::: GIVEN RECORDS :::

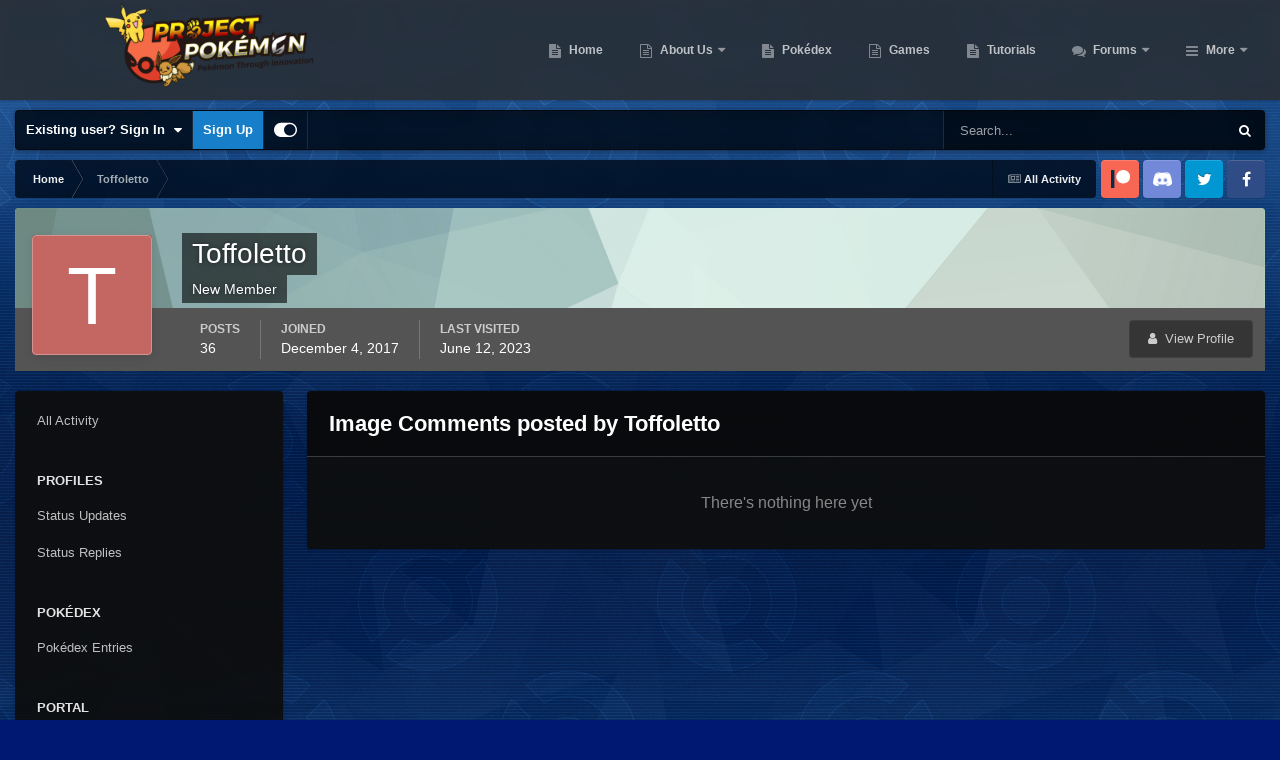

--- FILE ---
content_type: text/css
request_url: https://projectpokemon.org/home/uploads/css_built_30/d067990e62d996041e0f67e7797733e4_global.css?v=36d09ec8be1759755643
body_size: 926
content:
 .ipsTrophy_overview{max-width:110px;max-height:110px;}.ipsTrophy_overview_small{max-width:25px;max-height:25px;}.ipsTrophy_img{}.ipsTrophy_icon{}.ipsTrophyDescription{width:300px;}.ipsTrophy-hovercard-bit_image{max-width:25px;max-height:25px;display:inline-block;}.ipsTrophy-signature-bit_image{max-width:25px;max-height:25px;display:inline-block;}.ipsTrophy-postbit-bit_image{max-width:25px;max-height:25px;display:inline-block;}.ipsTrophy-awardMedal{position:absolute;right:0px;padding-right:10px;}.ipsTrophy-profile-bit{display:inline-block;padding:10px;}.ipsBadge_ftrophy{// background:#3d6594;font-weight:bold;height:27px!important;color:black;}.ipsBadge_ftrophy_black{color:black;}.ipsBadge_ftrophy_big{// height:65px!important;}.ipsBadge_ftrophy_big_icon{height:65px!important;background:none;}.ipsTrophy-unearned{-webkit-filter:grayscale(50%);filter:grayscale(50%);opacity:0.25;}.ipsBadge_ftrophy{color:black;font-weight:bold;height:27px!important;}.ipsBadge_ftrophy_color{background:#166693!important;}.ipsBadge_trophy_big{}

--- FILE ---
content_type: text/plain
request_url: https://www.google-analytics.com/j/collect?v=1&_v=j102&a=1192549066&t=pageview&_s=1&dl=https%3A%2F%2Fprojectpokemon.org%2Fhome%2Fprofile%2F67944-toffoletto%2Fcontent%2F%3Ftype%3Dgallery_image_comment%26change_section%3D1&ul=en-us%40posix&dt=Toffoletto%27s%20Content%20-%20Project%20Pokemon%20Forums&sr=1280x720&vp=1280x720&_u=IEBAAEABAAAAACAAI~&jid=1570909590&gjid=1561867919&cid=2070210605.1767572598&tid=UA-30231249-1&_gid=1495361738.1767572598&_r=1&_slc=1&z=1745618282
body_size: -451
content:
2,cG-L984JH7PFC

:::

Retype only the lines that run from the first line of the entries above to the line containing "content_type: text/plain", both included. Do not carry over any pictures.

--- FILE ---
content_type: text/css
request_url: https://projectpokemon.org/home/uploads/css_built_30/d067990e62d996041e0f67e7797733e4_global.css?v=36d09ec8be1759755643
body_size: 926
content:
 .ipsTrophy_overview{max-width:110px;max-height:110px;}.ipsTrophy_overview_small{max-width:25px;max-height:25px;}.ipsTrophy_img{}.ipsTrophy_icon{}.ipsTrophyDescription{width:300px;}.ipsTrophy-hovercard-bit_image{max-width:25px;max-height:25px;display:inline-block;}.ipsTrophy-signature-bit_image{max-width:25px;max-height:25px;display:inline-block;}.ipsTrophy-postbit-bit_image{max-width:25px;max-height:25px;display:inline-block;}.ipsTrophy-awardMedal{position:absolute;right:0px;padding-right:10px;}.ipsTrophy-profile-bit{display:inline-block;padding:10px;}.ipsBadge_ftrophy{// background:#3d6594;font-weight:bold;height:27px!important;color:black;}.ipsBadge_ftrophy_black{color:black;}.ipsBadge_ftrophy_big{// height:65px!important;}.ipsBadge_ftrophy_big_icon{height:65px!important;background:none;}.ipsTrophy-unearned{-webkit-filter:grayscale(50%);filter:grayscale(50%);opacity:0.25;}.ipsBadge_ftrophy{color:black;font-weight:bold;height:27px!important;}.ipsBadge_ftrophy_color{background:#166693!important;}.ipsBadge_trophy_big{}

--- FILE ---
content_type: text/plain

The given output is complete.